Joins on Structs fail at runtime
Describe the bug
If you attempt to join two tables on a struct field, the query will plan it successfully, albeit with the struct equality in a the filter, rather than in the on vector. However, when it runs it fails with "Invalid comparison operation". In particular, it triggers this error from arrow-rs: https://github.com/apache/arrow-rs/blob/db811083669df66992008c9409b743a2e365adb0/arrow-ord/src/cmp.rs#L202.
To Reproduce
I wrote a failing test that just does a self join at https://github.com/apache/arrow-datafusion/compare/35.0.0...ArroyoSystems:arrow-datafusion:bug_report/struct_join_fails_at_execution.

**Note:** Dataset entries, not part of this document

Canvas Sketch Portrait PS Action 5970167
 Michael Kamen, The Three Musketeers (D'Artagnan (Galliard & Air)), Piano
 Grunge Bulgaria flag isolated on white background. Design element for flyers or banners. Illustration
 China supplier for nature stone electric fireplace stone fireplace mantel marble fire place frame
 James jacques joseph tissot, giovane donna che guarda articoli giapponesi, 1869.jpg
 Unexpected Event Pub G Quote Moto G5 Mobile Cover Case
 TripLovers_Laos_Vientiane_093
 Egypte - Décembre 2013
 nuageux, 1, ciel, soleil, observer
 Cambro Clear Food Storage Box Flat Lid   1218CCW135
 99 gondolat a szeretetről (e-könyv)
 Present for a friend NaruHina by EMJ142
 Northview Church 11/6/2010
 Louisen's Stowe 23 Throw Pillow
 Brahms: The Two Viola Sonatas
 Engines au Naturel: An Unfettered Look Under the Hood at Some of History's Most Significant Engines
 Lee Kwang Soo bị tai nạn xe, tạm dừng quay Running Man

The failure message is
thread 'user_defined::user_defined_aggregates::test_struct_join' panicked at datafusion/core/tests/user_defined/user_defined_aggregates.rs:172:60:
called `Result::unwrap()` on an `Err` value: Execution("Fail to build join indices in NestedLoopJoinExec, error:Arrow error: Invalid argument error: Invalid comparison operation: Struct([Field { name: \"value\", data_type: Float64, nullable: true, dict_id: 0, dict_is_ordered: false, metadata: {} }, Field { name: \"time\", data_type: Timestamp(Nanosecond, None), nullable: true, dict_id: 0, dict_is_ordered: false, metadata: {} }]) == Struct([Field { name: \"value\", data_type: Float64, nullable: true, dict_id: 0, dict_is_ordered: false, metadata: {} }, Field { name: \"time\", data_type: Timestamp(Nanosecond, None), nullable: true, dict_id: 0, dict_is_ordered: false, metadata: {} }])")
Expected behavior
Either the join should fail at planning, reporting a clear error that joins on structs are not supported or, preferably, datafusion should support joins on two structs of the same type.
Additional context
This comes up with Arroyo where we want to join on time windows, e.g. sliding and tumbling windows.